QUESTIONS ON THE MATERIAL:
1. Update the part of the post on taming feral kittens that begins with the words "I have tamed" and stops after "to them immediately.", putting "storage bin" wherever "litterbox" appears.
2. Answer these questions from the post on taming feral kittens:
(a) About how old was the oldest feral litter the writer has tamed?
(b) What is the chopped chicken stirred into?
(c) Which way should the opening of the hood face?
3. Resume the post on taming feral kittens from where it stops.
___ TEXT BLOCK
First, I think it is great that you are trying to help these kittens, whether you keep them or send them to a no-kill or foster situation, it HAS helped them. Pictures could help us determine age better than descriptions but you may be fairly accurate with your own assessment of age via timeline.

I have tamed feral kitten litters, including one litter that was +/- 14wks of age.

The short version:
Give the kittens in your bathroom a place to hide. I do not feel the toilet tank is sufficient. I like to use the hood of a litterbox laying on a bathmat or folded towels with the opening facing away from the bathroom door. It is like a cave for them and helps them feel secure in the small area but is easy for me to lift if I need access to them immediately.

I like to make a mix of chopped, shredded, cooked chicken stirred into a can of cream/chicken soup (no water/milk added) to make a thick mixture that sticks to my fingers and I try to hand feed the kittens by putting my hand/arm into the hood/cave. As they enjoy the food I slowly insert my hand/arm less/less to draw them out.
______
___ DATA SHOWN
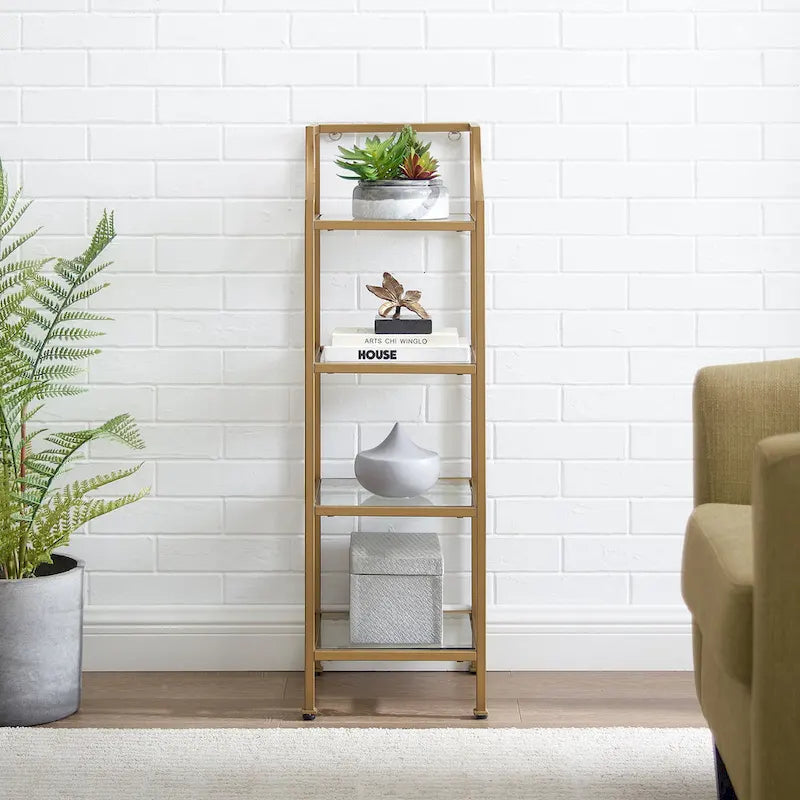 Crosley Aimee kurzes Standregal – 12,5 B x 12,5 T x 40 H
______
SOLVED TASKS:
1.
I have tamed feral kitten litters, including one litter that was +/- 14wks of age.

The short version:
Give the kittens in your bathroom a place to hide. I do not feel the toilet tank is sufficient. I like to use the hood of a storage bin laying on a bathmat or folded towels with the opening facing away from the bathroom door. It is like a cave for them and helps them feel secure in the small area but is easy for me to lift if I need access to them immediately.

2.
(a) About 14 weeks (+/- 14wks).
(b) A can of cream/chicken soup, with no water or milk added.
(c) Away from the bathroom door.

3.
This mix isn't to be used as their usual diet, only used for taming purposes when I would go to sit with them.

Fleas...depending on how bad it is, you may want to wait on it a bit unless they are old enough for a frontline or advantage type treatment. If they must have a bath, understand that you or they could become injured from their struggles and their fear of the experience may set back the trust-part of the socialization process. If the fleas are awful, perhaps you could spray some flea spray on the bathmat or towel they would be laying on? (I do not know if that would help or be harmful, I guess you could call a vet to ask...)

For the drive home, if they have to go with you, put them into their own cat carrier and drape a towel over it to minimalize stimulation and help keep them calm.
Good luck!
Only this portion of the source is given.